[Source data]
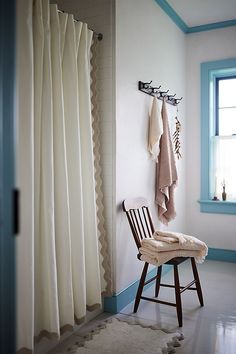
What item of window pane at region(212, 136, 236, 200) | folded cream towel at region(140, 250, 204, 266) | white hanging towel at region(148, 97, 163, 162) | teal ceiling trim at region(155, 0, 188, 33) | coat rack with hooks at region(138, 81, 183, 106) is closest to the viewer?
folded cream towel at region(140, 250, 204, 266)

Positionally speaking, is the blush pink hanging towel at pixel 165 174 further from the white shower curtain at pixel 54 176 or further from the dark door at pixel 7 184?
the dark door at pixel 7 184

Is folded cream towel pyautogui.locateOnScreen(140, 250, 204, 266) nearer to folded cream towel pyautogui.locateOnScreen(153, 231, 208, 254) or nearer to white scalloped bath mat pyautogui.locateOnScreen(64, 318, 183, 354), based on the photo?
folded cream towel pyautogui.locateOnScreen(153, 231, 208, 254)

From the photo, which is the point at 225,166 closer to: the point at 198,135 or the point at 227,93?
the point at 198,135

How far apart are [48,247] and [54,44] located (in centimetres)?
121

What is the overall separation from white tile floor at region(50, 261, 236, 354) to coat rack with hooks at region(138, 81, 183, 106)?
5.89 ft

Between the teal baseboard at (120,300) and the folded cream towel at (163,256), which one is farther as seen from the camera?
the teal baseboard at (120,300)

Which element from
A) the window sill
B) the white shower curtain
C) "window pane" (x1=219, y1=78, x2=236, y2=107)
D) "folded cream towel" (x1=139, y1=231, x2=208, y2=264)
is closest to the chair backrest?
"folded cream towel" (x1=139, y1=231, x2=208, y2=264)

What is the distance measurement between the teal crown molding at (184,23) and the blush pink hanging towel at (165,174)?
1034 millimetres

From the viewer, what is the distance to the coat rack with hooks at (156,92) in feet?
9.95

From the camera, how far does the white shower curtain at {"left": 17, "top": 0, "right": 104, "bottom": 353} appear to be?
72.3 inches

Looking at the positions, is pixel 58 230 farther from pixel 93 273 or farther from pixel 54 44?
pixel 54 44

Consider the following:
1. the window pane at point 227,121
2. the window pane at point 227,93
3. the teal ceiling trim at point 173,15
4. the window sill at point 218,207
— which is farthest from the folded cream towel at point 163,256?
the teal ceiling trim at point 173,15

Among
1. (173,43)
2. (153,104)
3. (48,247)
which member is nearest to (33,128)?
(48,247)

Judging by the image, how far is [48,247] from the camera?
77.8 inches
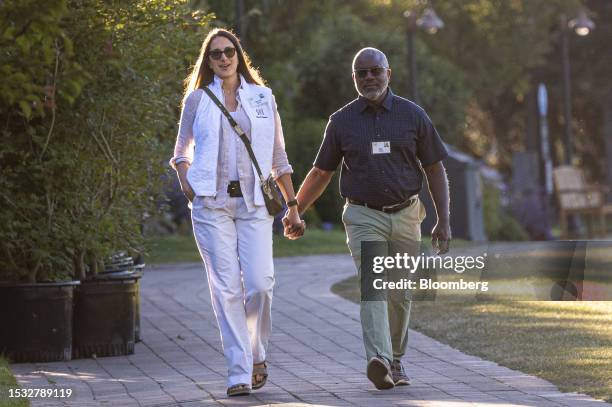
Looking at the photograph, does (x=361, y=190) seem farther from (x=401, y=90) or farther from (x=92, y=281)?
(x=401, y=90)

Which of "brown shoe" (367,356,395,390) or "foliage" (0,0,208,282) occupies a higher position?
"foliage" (0,0,208,282)

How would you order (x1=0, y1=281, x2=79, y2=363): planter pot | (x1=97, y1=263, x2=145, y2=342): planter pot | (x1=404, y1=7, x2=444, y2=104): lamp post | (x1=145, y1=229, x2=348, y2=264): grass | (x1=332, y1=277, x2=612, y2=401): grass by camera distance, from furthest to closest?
(x1=404, y1=7, x2=444, y2=104): lamp post < (x1=145, y1=229, x2=348, y2=264): grass < (x1=97, y1=263, x2=145, y2=342): planter pot < (x1=0, y1=281, x2=79, y2=363): planter pot < (x1=332, y1=277, x2=612, y2=401): grass

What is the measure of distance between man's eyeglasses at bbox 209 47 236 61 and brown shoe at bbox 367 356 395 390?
1.81m

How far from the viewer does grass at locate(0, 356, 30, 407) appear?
299 inches

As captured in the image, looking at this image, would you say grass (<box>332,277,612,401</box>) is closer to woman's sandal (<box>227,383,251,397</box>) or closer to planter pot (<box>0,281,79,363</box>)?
woman's sandal (<box>227,383,251,397</box>)

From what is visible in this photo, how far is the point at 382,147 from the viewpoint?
25.3 ft

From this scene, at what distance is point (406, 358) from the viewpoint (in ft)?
30.8

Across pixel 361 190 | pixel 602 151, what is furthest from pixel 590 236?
pixel 602 151

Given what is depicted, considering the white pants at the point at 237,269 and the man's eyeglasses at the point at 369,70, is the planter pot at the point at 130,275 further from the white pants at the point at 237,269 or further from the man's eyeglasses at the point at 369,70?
the man's eyeglasses at the point at 369,70

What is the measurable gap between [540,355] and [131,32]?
3.62 meters

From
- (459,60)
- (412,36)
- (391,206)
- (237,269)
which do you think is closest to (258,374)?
(237,269)

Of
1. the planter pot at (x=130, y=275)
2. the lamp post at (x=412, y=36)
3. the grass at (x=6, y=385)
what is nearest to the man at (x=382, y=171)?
the grass at (x=6, y=385)

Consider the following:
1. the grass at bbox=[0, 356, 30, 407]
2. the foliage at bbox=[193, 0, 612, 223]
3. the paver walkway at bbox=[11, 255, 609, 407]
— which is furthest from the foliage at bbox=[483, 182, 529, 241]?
the grass at bbox=[0, 356, 30, 407]

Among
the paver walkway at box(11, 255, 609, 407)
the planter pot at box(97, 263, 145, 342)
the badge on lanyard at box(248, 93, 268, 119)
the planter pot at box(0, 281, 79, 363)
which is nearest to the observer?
the paver walkway at box(11, 255, 609, 407)
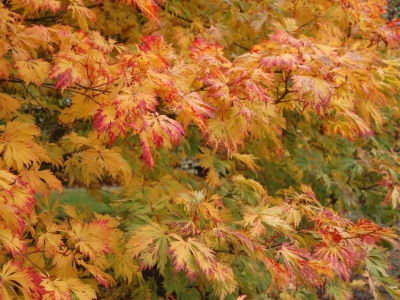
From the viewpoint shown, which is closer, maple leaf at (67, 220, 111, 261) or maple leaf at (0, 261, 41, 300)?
maple leaf at (0, 261, 41, 300)

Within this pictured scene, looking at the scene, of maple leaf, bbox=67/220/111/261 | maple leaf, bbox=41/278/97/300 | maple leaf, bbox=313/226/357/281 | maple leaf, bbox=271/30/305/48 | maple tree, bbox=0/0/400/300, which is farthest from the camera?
maple leaf, bbox=271/30/305/48

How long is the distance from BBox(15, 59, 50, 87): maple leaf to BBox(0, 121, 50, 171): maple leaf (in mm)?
208

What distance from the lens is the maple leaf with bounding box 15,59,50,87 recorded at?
2.61 m

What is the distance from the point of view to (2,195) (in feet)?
6.98

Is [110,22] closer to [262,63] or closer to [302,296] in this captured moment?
[262,63]

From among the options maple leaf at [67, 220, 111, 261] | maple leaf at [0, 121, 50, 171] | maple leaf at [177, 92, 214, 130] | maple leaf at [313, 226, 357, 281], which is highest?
maple leaf at [177, 92, 214, 130]

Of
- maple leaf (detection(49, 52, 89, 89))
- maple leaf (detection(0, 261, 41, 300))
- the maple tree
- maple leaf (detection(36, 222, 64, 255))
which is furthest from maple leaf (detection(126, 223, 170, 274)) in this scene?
maple leaf (detection(49, 52, 89, 89))

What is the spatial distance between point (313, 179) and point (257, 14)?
4.49 feet

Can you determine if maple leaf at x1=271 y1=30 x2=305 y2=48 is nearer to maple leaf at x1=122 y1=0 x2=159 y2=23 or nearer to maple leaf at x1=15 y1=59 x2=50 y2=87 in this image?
maple leaf at x1=122 y1=0 x2=159 y2=23

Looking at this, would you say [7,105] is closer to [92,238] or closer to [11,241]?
[92,238]

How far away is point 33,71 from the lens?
2.64m

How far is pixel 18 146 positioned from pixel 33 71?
1.16ft

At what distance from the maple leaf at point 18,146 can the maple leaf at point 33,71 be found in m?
0.21

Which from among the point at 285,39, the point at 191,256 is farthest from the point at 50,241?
the point at 285,39
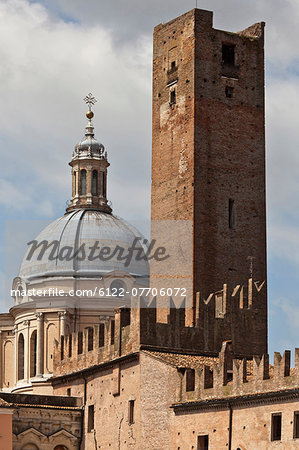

◆ **Task to carry out**
Pick out every line in the records that contains the word "sill" and copy each of those lines.

◆ **Task response**
A) the window sill
4. the window sill at point 218,207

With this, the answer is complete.